→ **Problem description**
Would you output all the lines below precisely as they stand, leaving each picture out?

(Image-caption web data)
----
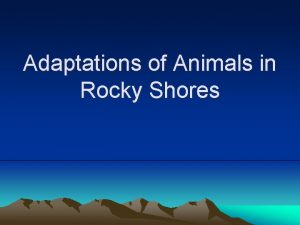 Adaptations of Animals in Rocky Shores Adaptations to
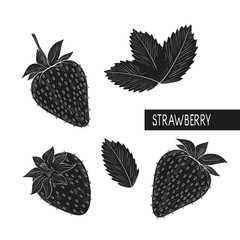Strawberry. Set. Berries, castings. Silhouette. Black pattern on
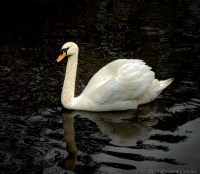 swan1.6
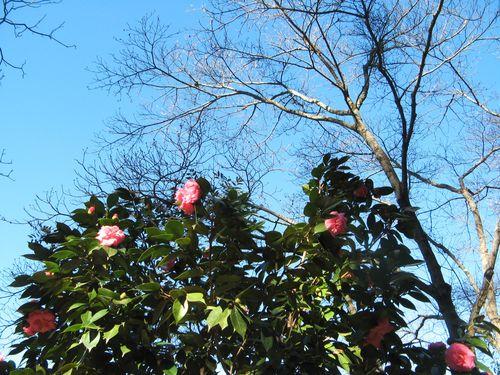 Massee Lane Camellia Gardens Formal Garden shrub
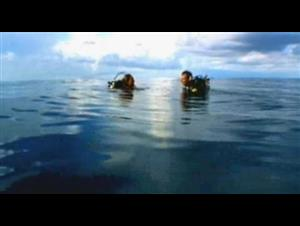 open-water Video Thumbnail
----
→ **The answer**
 Adaptations of Animals in Rocky Shores Adaptations to
Strawberry. Set. Berries, castings. Silhouette. Black pattern on
 swan1.6
 Massee Lane Camellia Gardens Formal Garden shrub
 open-water Video Thumbnail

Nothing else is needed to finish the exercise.